(PROVIDED PASSAGE)

# Global billing issue



## LLovett (Jul 20, 2009)

I am banging my head right now...

We had a surgeon that left our practice, last day was 6/30/09. It just hit me last week that we have billed all her surgeries as global, even though she will be doing follow-up thru her new office. It doesn't appear to be too many patients affected by this but we still need to fix it. Has anyone else ever had to do this? What was the best way to go about it? Did you rebill and have the insurance take back or did you work with the new office?

Any advice is appreciated. I am thinking we will be stuck doing refunds and rebilling everything but I am trying to be positive....

Laura, CPC


----------



## Bella Cullen (Jul 23, 2009)

You billed all her surgeries as global to what? 
Also if she left your practice on 6/30 then any dates of service after that you should not be billing for. 
I'm not really sure what you did. Can you explain alittle more?


----------



## LLovett (Jul 23, 2009)

We billed the global surgey, which includes the 90 day follow-up. The problem is we may have only done 30 days of that follow-up before she changed offices. So she will do the other 60 days thru the new office.

We aren't billing for dates of service after she left, when she submitted her surgery charges for billing on dates of service when she was here they got put thru as always, which as I stated includes the follow-up.

Laura, CPC


----------



## ARCPC9491 (Jul 23, 2009)

Did you have an arrangement when she left? We have had this happen. However, it is agreed that all services rendered, such as surgeries, are billed with the global and payment is made to the practice. If she sees those patient's in follow up in her clinic, she doesn't bill, and she eats it. It could also be possible to leave the billing as is and cut her a check per patient or something.


----------



## Bella Cullen (Jul 23, 2009)

So you didn't do anything wrong. You billed out what you were supposed to and now it is in the new offices hands. You can't help that she did surgeries that carry a 90 day global and now she left the practice before the global ends. 
It is not your problem, you don't need to refund or have anyone take back anything.


----------



## ARCPC9491 (Jul 23, 2009)

I wouldn't refund anything either. It's apart of leaving a practice, a surgical one at that. Anytime you leave a practice to start a new clinic or join a new clinic there is loss of revenue -- and that's just one source.


----------



## LLovett (Jul 23, 2009)

Interesting, thanks for the replies. I will have to check on her contract to see what it states. 

I have worked with doctors before that this type of situation has triggered an audit by the carriers, and we certainly don't want to do that or do anything that is wrong, but the fact that she is the one doing the follow-up does put a different spin on it.

My previous experience has been when someone else did the surgery and we did the follow-up or vice versa.

Thanks,

Laura, CPC


----------



## LLovett (Jul 23, 2009)

Thank you so much!!!

I had her contract pulled and it clearly states any fees collected during her employment go to the employer, us! 

This saves me so much stress and work.

Laura, CPC


----------



## ARCPC9491 (Jul 24, 2009)

Told ya 

Just remember ... when it comes down to a provider and their "personal money" ... pull that contract !!!  Everything is usually clearly defined. 

So thankfully no action needs to be taken! Stressing out over nothing!

Happy Friday!


----------

(End PROVIDED PASSAGE)

> WORK TO COMPLETE
A) Please copy the global billing thread from "Did you have" up to and including "patient or something.".
B) According to the global billing thread, what was the departing surgeon's last day at the practice?
C) Do these statements agree with the global billing thread? Answer yes or no for each, and quote the deciding words.
(i) The global surgery the practice billed includes a 90-day follow-up.
(ii) The surgeon's contract says fees collected during her employment go to the surgeon.
(iii) The original poster's earlier experience was with cases where the same surgeon did both the surgery and the follow-up.

(THE DATA)

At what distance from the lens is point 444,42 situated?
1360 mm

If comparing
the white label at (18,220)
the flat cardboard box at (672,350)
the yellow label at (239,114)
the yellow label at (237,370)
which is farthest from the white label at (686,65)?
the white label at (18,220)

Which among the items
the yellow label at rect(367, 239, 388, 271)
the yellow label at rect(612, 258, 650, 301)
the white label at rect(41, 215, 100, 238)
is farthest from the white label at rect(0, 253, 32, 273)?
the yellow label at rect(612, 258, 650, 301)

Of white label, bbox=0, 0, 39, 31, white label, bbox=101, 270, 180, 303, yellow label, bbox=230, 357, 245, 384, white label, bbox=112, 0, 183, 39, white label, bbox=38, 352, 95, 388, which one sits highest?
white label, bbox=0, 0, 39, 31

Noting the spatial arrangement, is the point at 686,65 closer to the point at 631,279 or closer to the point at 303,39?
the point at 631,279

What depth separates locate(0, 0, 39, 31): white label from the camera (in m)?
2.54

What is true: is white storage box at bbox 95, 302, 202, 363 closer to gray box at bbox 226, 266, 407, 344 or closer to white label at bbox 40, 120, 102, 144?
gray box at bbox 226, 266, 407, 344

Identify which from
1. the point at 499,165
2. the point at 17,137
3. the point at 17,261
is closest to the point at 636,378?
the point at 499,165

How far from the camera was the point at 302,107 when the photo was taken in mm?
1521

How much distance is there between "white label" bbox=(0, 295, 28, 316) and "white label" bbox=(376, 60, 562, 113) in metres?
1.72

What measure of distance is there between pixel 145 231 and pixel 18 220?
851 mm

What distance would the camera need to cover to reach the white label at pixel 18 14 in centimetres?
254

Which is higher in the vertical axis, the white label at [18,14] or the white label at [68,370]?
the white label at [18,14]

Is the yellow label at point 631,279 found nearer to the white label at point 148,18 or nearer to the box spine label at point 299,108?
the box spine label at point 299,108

(End THE DATA)
(THE DATA)

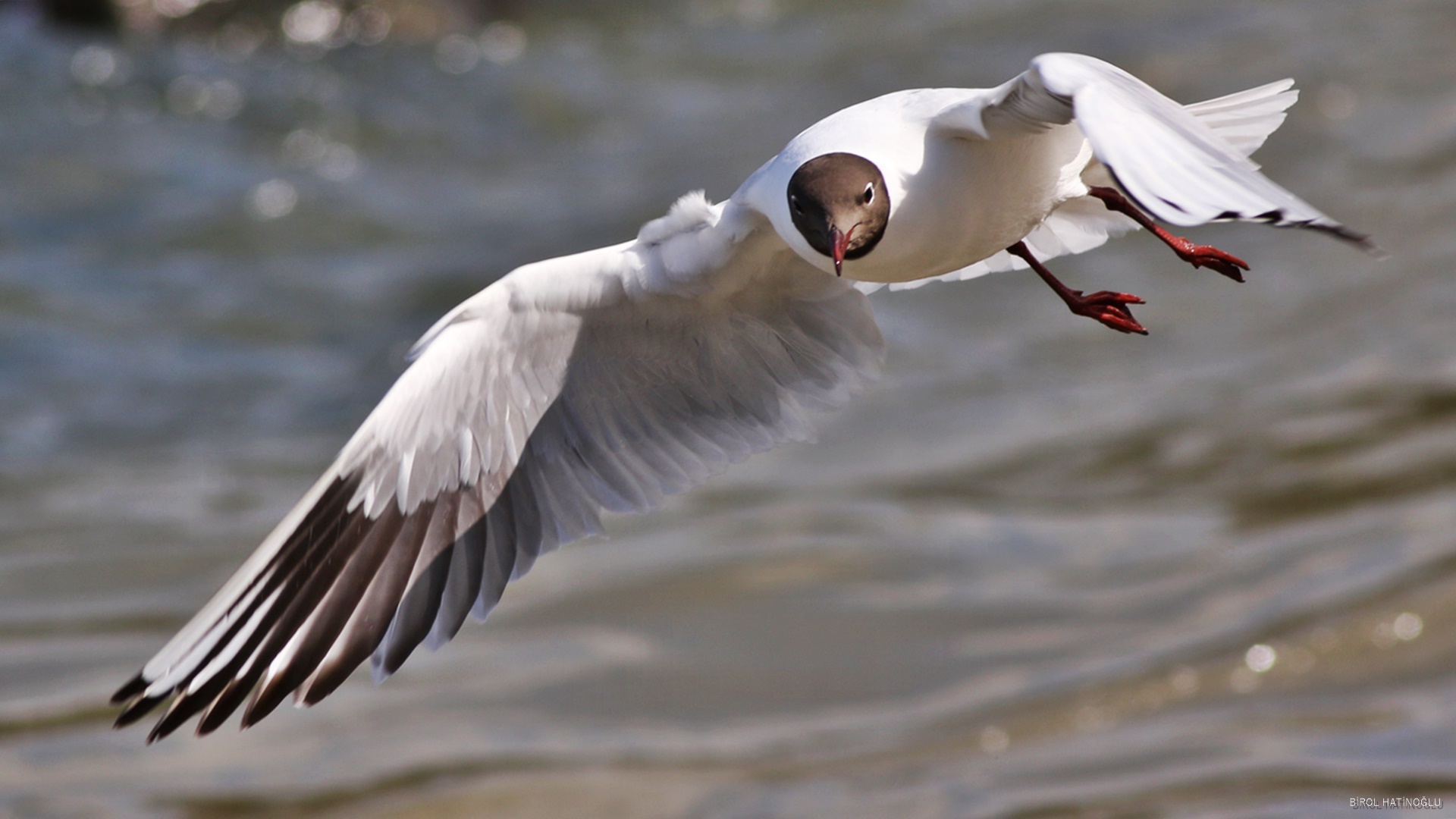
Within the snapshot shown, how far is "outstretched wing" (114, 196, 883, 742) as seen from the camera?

(End THE DATA)
(THE DATA)

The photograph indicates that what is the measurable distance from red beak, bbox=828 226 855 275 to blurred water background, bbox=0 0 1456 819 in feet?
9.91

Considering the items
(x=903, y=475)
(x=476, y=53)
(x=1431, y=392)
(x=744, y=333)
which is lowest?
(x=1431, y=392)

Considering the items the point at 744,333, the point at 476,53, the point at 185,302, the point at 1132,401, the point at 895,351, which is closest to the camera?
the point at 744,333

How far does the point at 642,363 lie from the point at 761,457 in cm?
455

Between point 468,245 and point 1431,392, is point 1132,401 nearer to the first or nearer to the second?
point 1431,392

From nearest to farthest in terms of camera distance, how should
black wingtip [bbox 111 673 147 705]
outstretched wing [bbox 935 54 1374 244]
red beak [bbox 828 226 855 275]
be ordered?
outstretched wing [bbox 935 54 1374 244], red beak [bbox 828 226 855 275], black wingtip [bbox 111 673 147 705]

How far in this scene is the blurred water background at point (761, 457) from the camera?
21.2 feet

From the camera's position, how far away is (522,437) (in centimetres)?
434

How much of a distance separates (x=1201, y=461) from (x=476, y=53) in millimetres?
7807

(End THE DATA)

> SET OF ANSWERS
A)
Did you have an arrangement when she left? We have had this happen. However, it is agreed that all services rendered, such as surgeries, are billed with the global and payment is made to the practice. If she sees those patient's in follow up in her clinic, she doesn't bill, and she eats it. It could also be possible to leave the billing as is and cut her a check per patient or something.

B) 6/30/09

C)
(i) Yes: "We billed the global surgey, which includes the 90 day follow-up."
(ii) No: "it clearly states any fees collected during her employment go to the employer, us!"
(iii) No: "My previous experience has been when someone else did the surgery and we did the follow-up or vice versa."